On Sept. 20, an all-white jury of seven men and five women decided that veteran Saskatoon Police Service constables Dan Hatchen and Ken Munson committed a criminal offence on Jan. 28, 2000.
The two veteran officers were charged with assault and forcible confinement. The jury rendered convictions on only the latter charge.
The officers admitted they took Darrell Night, a Native man, to the outskirts of town on a cold Prairie winter night and kicked him out of their cruiser, leaving him to walk home in minus 25 degree Celsius conditions. Night filed a formal complaint after he heard that two other Native men had been found frozen to death in the same area where he was dropped off.
Both officers were promptly fired by interim police chief Jim Mathews just hours after the guilty verdict. Mathews, a retired deputy chief with the Calgary police service, was asked to serve as interim Saskatoon chief while the police services board looks for a replacement for the man who was chief at the time of the offence. Former chief Dave Scott was terminated by the board last July.
The interim chief, in announcing his decision to fire the officers, said the matter had now been dealt with.
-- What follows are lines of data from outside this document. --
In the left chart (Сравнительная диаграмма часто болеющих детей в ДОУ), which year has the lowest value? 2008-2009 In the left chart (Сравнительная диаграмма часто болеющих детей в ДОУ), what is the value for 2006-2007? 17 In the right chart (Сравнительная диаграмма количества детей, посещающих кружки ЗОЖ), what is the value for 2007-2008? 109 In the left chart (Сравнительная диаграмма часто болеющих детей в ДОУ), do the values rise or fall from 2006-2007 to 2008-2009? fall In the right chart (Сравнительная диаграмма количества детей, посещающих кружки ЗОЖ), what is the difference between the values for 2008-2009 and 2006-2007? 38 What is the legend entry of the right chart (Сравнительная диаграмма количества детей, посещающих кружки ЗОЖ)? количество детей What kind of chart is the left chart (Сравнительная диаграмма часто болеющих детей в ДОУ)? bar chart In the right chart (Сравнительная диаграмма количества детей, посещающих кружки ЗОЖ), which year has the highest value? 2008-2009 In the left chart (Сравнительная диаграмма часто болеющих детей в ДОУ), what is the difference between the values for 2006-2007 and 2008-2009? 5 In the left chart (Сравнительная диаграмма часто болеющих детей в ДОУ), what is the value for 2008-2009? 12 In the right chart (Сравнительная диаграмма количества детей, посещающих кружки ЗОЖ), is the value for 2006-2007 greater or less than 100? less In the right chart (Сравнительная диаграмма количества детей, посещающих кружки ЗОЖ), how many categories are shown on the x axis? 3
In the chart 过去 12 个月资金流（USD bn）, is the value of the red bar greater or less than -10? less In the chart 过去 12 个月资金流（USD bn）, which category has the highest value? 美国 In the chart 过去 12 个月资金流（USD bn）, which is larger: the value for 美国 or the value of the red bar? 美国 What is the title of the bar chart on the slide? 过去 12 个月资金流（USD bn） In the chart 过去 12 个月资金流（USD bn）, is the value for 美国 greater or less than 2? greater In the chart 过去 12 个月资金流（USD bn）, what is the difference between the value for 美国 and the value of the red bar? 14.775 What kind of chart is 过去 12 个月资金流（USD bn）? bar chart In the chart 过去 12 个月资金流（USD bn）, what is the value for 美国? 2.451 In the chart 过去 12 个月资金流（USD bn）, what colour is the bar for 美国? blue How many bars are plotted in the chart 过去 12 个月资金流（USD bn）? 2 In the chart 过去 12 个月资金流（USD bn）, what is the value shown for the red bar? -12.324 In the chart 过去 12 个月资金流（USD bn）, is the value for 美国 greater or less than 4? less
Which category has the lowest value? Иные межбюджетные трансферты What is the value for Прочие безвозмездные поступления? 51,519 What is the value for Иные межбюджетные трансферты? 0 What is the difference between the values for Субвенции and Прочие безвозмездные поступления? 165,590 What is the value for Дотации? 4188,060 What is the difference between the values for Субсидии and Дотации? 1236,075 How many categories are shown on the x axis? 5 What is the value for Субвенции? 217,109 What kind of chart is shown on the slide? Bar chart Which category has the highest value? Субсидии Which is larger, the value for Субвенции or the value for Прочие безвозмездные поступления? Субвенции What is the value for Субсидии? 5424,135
"We are now concluding a very unsettling phase in the history of the Saskatoon Police Service. The isolated actions of two officers have directly affected the reputation of all of our members, sullying those men and women who regularly demonstrate the highest standards of ethics, integrity and commitment to the community," he said. "The admissions of constables Munson and Hatchen in Queens Bench Court, surrounding their actions in January of 2000 involving Darrell Night, has shaken the public's confidence in the Saskatoon Police Service."
He said he would have fired the officers even if they'd been acquitted of all charges.
"I am of the opinion that these two members are unsuitable to perform the duties of a police officer, and subject to Section 60 of the Saskatchewan Police Act, 1990, I have terminated their employment with the Saskatoon Police Service effective immediately," he said. "This is an important step to bring closure to this incident. It demonstrates to the public that this type of isolated act will not be tolerated in our community or by your police service and will help us to restore public confidence in the Saskatoon Police Service. It is my belief that this community recognizes that the incident with Mr. Night was an anomaly, the irresponsible actions of two officers whose lack of judgment is not typical of our members, or our service."
But Native leaders in the community will not be so quick to put this incident behind them. Federation of Saskatchewan Indian Nations (FSIN) Vice-chief Lawrence Joseph commended Night for having "the courage to come forward."
Joseph, who holds the justice portfolio, said the verdict revealed basic flaws in the justice system that must be examined and corrected.
"The police denied that these drop-offs were happening in Saskatoon and in the province, but the Crown prosecutor and 12 citizens of this city have proven that they do," he said. "These things have been happening for years. The not guilty verdict on the assault notwithstanding, this trial has clearly demonstrated that fundamental human rights are being violated in this city."
Joseph joined Night and his lawyer Donald Worme in calling for a full public inquiry and "substantive changes to the current system in this province."
"Every citizen of Saskatoon, of Saskatchewan, and of the world at large should be concerned about the abuses revealed during the course of this trial," the vice-chief said, "and I invite those who would be responsible for addressing those concerns to allow First Nations people to assist them in constructing a justice system, in this province at least, that will 'protect and serve' the basic human rights of all people in Saskatchewan."
Night has consistently demanded more answers than a criminal trial is geared t provide.
"I did nothing to deserve the nightmares I've had since that night and the ongoing anxiety and apprehension I feel now whenever I see a police car," he said in a statement e-mailed to this publication. "The criminal justice system cannot deliver justice in this case and cannot protect the human rights of people in my position. The convictions of these two officers is a start, but nobody has been able to tell me why this happened or even how it could happen in our country-a country that says it values human rights of all citizens."
"It has been our position throughout that only a full-scale public inquiry, complete with all the powers and authority of such a process, can effectively respond to the obvious and serious issues that this case presents and the questions that linger," Worme said. "Why did this dark event occur? How did this dark stain come to bear on our city's character? Only through such public inquiry can individual citizens take any comfort or feel assured that their human rights are important and will be respected by those to whom we have entrusted significant powers to protect and serve our community."
Two days after the trial concluded, Saskatchewan Justice Minister Chris Axworthy announced an inquiry will begin in October that will look into how the justice system treats Aboriginal people.
The FSIN first called for a wide-ranging inquiry into all aspects of the justice system and how it deals with Aboriginal people shortly after Night filed his complaint. Joseph and his staff have been meeting with Justice officials since then, attempting the work out an acceptable way to conduct the inquiry.
Munson and Hatchen will be sentenced Oct. 30.